1993 novella by Larry Watson

Montana 1948 is a 1993 novella by Larry Watson. The novella focuses on the life of young Montanan David Hayden, his family and the fictional town of Bentrock, Montana, and focuses on the struggles of a family torn between loyalty and justice. It was awarded the Milkweed National Fiction Prize.

== Plot ==

When Marie is found dead after making significant recovery before, Frank convinces the family that the cause of death was pneumonia. When David admits to seeing his uncle leave the residence hours before his babysitter's death, Wesley later confronts Frank about his actions at a family dinner at their parents' house and they reach a compromise, where Wes agrees to forget the whole incident. David, who was playing with his grandfather's pistol, once contemplates shooting Frank because of all the troubles he has given their family. Eventually, David decides to tell his parents Frank leaving their house time Marie died, implying that Frank was involved in the actions.

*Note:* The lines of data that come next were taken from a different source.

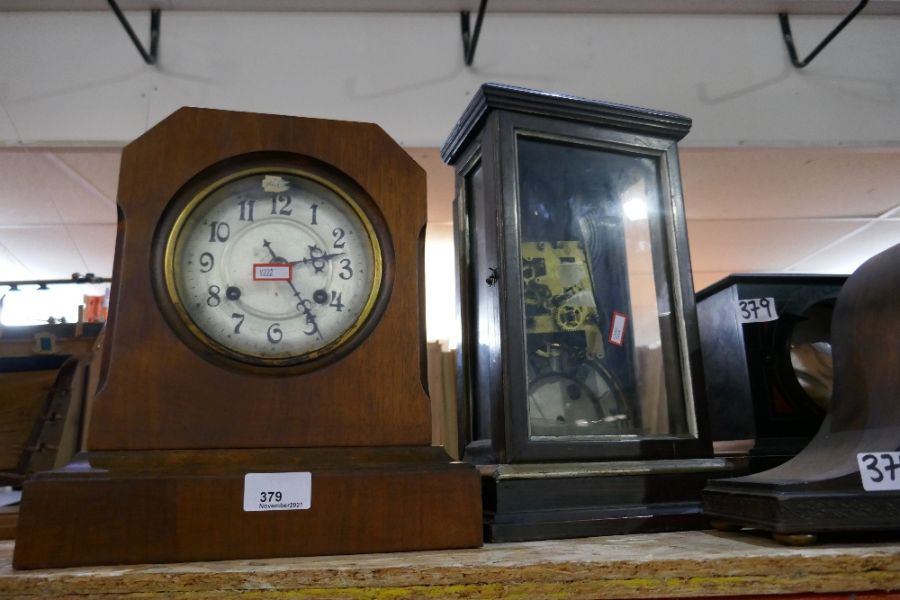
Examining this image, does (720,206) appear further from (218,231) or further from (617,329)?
(218,231)

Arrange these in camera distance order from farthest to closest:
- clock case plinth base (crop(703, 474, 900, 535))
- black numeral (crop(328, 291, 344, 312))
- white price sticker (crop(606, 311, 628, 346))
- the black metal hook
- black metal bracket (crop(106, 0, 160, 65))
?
black metal bracket (crop(106, 0, 160, 65)), white price sticker (crop(606, 311, 628, 346)), the black metal hook, black numeral (crop(328, 291, 344, 312)), clock case plinth base (crop(703, 474, 900, 535))

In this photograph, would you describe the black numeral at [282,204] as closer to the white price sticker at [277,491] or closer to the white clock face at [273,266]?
the white clock face at [273,266]

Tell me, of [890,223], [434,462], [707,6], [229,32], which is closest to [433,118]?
[229,32]

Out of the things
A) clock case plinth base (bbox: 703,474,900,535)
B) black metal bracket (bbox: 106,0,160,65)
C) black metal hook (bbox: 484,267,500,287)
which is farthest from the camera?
black metal bracket (bbox: 106,0,160,65)

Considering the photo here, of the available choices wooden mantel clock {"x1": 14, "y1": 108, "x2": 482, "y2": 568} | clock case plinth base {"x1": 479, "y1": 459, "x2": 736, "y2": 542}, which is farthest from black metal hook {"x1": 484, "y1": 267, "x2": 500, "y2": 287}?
clock case plinth base {"x1": 479, "y1": 459, "x2": 736, "y2": 542}

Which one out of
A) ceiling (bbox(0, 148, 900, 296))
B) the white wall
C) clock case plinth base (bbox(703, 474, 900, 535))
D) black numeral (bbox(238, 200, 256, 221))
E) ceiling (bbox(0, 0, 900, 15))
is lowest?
clock case plinth base (bbox(703, 474, 900, 535))

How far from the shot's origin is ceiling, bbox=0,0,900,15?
166cm

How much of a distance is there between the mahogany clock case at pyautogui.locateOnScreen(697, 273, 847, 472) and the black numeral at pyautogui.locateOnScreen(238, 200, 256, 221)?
846mm

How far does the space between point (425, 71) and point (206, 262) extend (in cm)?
109

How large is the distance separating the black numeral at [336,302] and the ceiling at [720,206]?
935 millimetres

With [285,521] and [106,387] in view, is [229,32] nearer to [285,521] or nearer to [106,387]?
[106,387]

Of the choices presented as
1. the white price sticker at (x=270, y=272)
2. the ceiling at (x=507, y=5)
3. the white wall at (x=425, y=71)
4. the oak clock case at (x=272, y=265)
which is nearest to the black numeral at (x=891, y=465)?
the oak clock case at (x=272, y=265)

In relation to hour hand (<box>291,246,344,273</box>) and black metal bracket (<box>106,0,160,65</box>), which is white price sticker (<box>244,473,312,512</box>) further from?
black metal bracket (<box>106,0,160,65</box>)

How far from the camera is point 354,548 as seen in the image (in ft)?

Wesley arrests Frank, who admits to killing Marie and molesting Native American women and arrests him in the basement, in order to avoid the embarrassment Frank would experience by going to the local jail. Wesley and Frank's father Julian is opposed to Frank's arrest and sends men to break Frank free at the house when Wesley is not there. Gail tries to scare them away by firing shotgun shots into the air. Gail later pleads for Wes to stop the nonsense and take Frank out the home so everything would stop. Wesley's moral values override his family loyalty and he agrees to take his brother to the local jail the next day. The sound of jars breaking in the basement, so the family wakes up. In the morning, Wesley finds that Frank killed himself by slitting his wrists with the broken glass.

After that, David and his family moves out of Bentrock, ending the fight between Wes and his dad.